Problem requirements.
Start at the first line below and write out everything verbatim except the pictures.

******************************

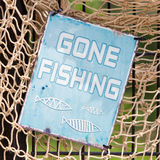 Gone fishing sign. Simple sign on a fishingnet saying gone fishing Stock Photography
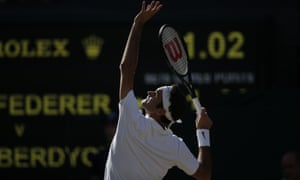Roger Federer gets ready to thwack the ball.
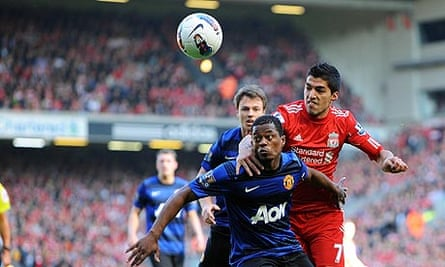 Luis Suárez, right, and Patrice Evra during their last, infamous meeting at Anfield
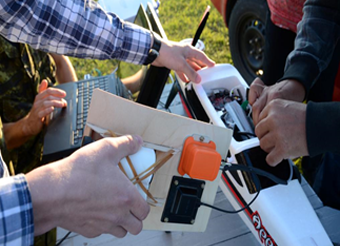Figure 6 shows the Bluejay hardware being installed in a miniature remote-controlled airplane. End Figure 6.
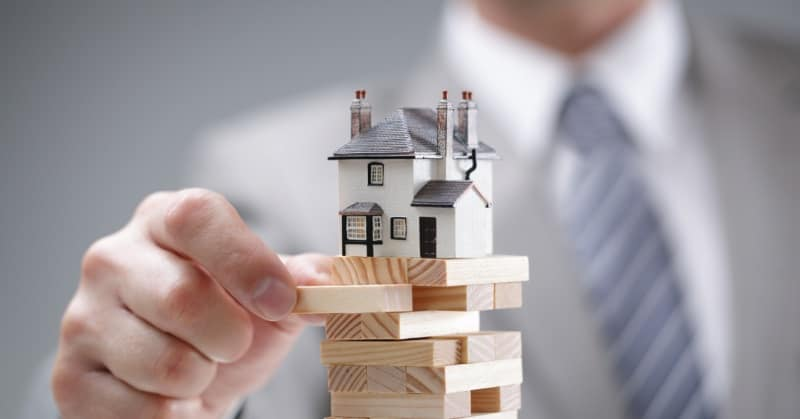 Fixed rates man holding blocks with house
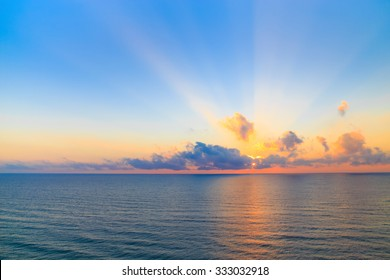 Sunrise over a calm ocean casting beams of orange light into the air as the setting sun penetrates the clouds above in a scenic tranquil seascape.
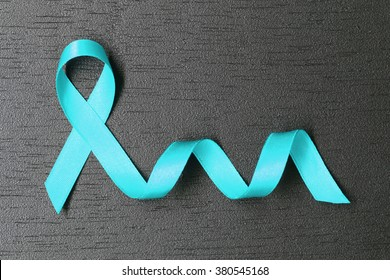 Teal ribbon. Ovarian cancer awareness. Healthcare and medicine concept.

******************************

Finished task.
 Gone fishing sign. Simple sign on a fishingnet saying gone fishing Stock Photography
Roger Federer gets ready to thwack the ball.
 Luis Suárez, right, and Patrice Evra during their last, infamous meeting at Anfield
Figure 6 shows the Bluejay hardware being installed in a miniature remote-controlled airplane. End Figure 6.
 Fixed rates man holding blocks with house
 Sunrise over a calm ocean casting beams of orange light into the air as the setting sun penetrates the clouds above in a scenic tranquil seascape.
 Teal ribbon. Ovarian cancer awareness. Healthcare and medicine concept.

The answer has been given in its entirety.